# Self Defense Ammo for 4" Ruger Security Six?



## 147 Grain (Feb 18, 2005)

Would like to go with the majority's opinion of what is the best self defense (SD) ammo out there for a Ruger Security Six with 4" barrel in 357 Mag? Pistol is used for SD inside the home (mainly by my wife and 18-year old son) and there's also a G-17 9mm in another location and a shotgun.

Wife enjoys shooting 38's at the range and can easily handle 158-gr. +P SWCHP's at 890 fps. Thinking of having her tryout 125-gr. HP's in 357.

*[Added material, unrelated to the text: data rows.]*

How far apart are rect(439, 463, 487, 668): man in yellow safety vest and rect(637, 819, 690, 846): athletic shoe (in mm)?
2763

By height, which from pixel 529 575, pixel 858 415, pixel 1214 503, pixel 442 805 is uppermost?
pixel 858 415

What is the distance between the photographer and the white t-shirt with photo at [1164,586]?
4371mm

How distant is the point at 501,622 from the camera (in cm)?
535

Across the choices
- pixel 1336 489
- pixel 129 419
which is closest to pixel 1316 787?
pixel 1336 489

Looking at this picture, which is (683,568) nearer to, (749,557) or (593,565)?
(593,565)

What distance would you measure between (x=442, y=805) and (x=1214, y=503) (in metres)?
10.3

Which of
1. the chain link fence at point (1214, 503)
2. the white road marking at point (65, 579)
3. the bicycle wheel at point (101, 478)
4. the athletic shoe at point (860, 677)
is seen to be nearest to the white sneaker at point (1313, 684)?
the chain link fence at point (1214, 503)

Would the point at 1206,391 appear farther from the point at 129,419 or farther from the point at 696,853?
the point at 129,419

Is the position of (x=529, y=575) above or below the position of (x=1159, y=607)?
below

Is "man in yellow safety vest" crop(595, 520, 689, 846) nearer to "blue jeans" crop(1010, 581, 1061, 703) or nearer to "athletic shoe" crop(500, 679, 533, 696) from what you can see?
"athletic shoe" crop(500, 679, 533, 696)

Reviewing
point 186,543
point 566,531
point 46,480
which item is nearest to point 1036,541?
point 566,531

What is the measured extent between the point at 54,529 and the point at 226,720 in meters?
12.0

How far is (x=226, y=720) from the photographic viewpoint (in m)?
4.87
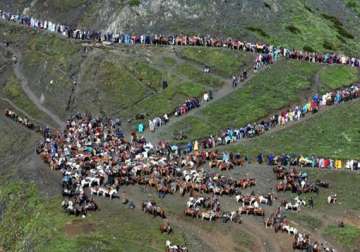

Please provide advice on any ammo available, even though we have the following ammo in stock:

* Federal 38 Special 158-gr. +P SWCHP's at 890 fps.
* Winchester 145-gr. Silvertips
* Hornady 357 Mag. 125-gr. XTP's.
* Speer 357 Mag. 125-gr. Gold Dots

Everyone's opinion counts! Thank-you in advance of your replies.


----------



## Bore.224 (Mar 23, 2005)

whatever she feels comfortable shooting go with it , but due to muzzel flash etc etc most say stay away from .357 loads for home defence. I would personaly go for what I think I herd refered to as the FBI load. lead 158 gr semi wadcutter holow point +p 38 special. Sounds like thats what you got with the federals in 38.


----------